Ces ayants-droits du Départ Volontaire Assisté (DVA) réclament le paiement de leurs droits qui s’élève à un montant de 588. 379.239 FCFA. « Nous avons saisi la justice pour non-paiement de nos droits. A trois reprises, nous avons gagné le procès dont le dernier remonte en 2016. Le ministère de la justice a notifié au département des finances et du Budget la décision rendue en notre faveur pour que notre situation soit régularisée. Mais depuis lors, rien n’est fait. C’est pourquoi, nous sommes venus aujourd’hui ici pour que le ministre en charge des Finances et du Budget puisse nous situer sur notre dossier », a déclaré à notre micro l’un des délégués des manifestants.

Selon une manifestante sous couvert d’anonymat, si les choses tardent c’est que le ministère des Finances et du budget s’oppose de se plier à la décision rendue par la justice. « Le ministre de la justice a déclaré qu’on ne peut pas juger une affaire trois fois. C’est pourquoi, il a lui-même pris le dossier en main, en notifiant au ministre des Finances et du Budget la décision rendue par la justice en faveur des plaignants. Mais si les choses tardent, c’est que le ministère des Finances et du Budget refuse de se plier à la décision de la justice », a-t- elle relaté.

Signalons au passage que nous n’avons pas pu rentrer en contact avec le ministre des Finances et du Budget pour sa version des faits. Mais le délégué des manifestants a rapporté à notre rédaction qu’il sera reçu par le Directeur de Cabinet du ministre dans l’après-midi.

La Petite histoire !

En 1988, deux lois avaient été votées par le gouvernement, autorisant le Départ Volontaire Assisté (DVA) des fonctionnaires et agents de l’Etat, du fait de la saturation de l’administration voire des sociétés d’Etat, à la demande des institutions financières internationales de Bretton – Woods, en l’occurrence la Banque Mondiale.
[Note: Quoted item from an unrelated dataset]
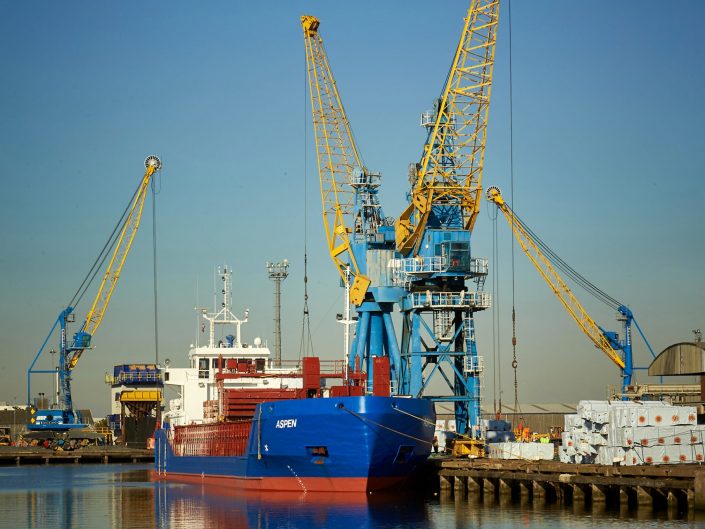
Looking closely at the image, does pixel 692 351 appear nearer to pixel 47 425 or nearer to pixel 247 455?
pixel 247 455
C’est ainsi que plusieurs fonctionnaires et agents de l’Etat ont pris le chemin du Départ Volontaire Assisté. Au mois de janvier 1989, une première vague des fonctionnaires et agents de l’Etat qui ont accepté d’opter pour ce projet, ont effectivement  bénéficié de leurs droits sous le régime du Général président André Kolingba. Il s’en est suivi une deuxième vague, régulièrement payée sous le régime de feu président Ange Félix Patassé. Mais depuis lors jusqu’à ce jour, c’est le statut quo pour les restants des ayants-droits du Départ Volontaire Assisté (DVA). C’est pourquoi ces derniers ont été obligés de saisir la justice à trois reprises, et ont finalement gagné le procès.

La décision de la justice a été notifiée au ministère en charge des Finances et du Budget pour que la situation des plaignants soit régularisée. Seulement à ce jour, aucun signe d’engagement de cette dépense dont le montant est de 588. 379.239 FCFA n’est perceptible à l’horizon.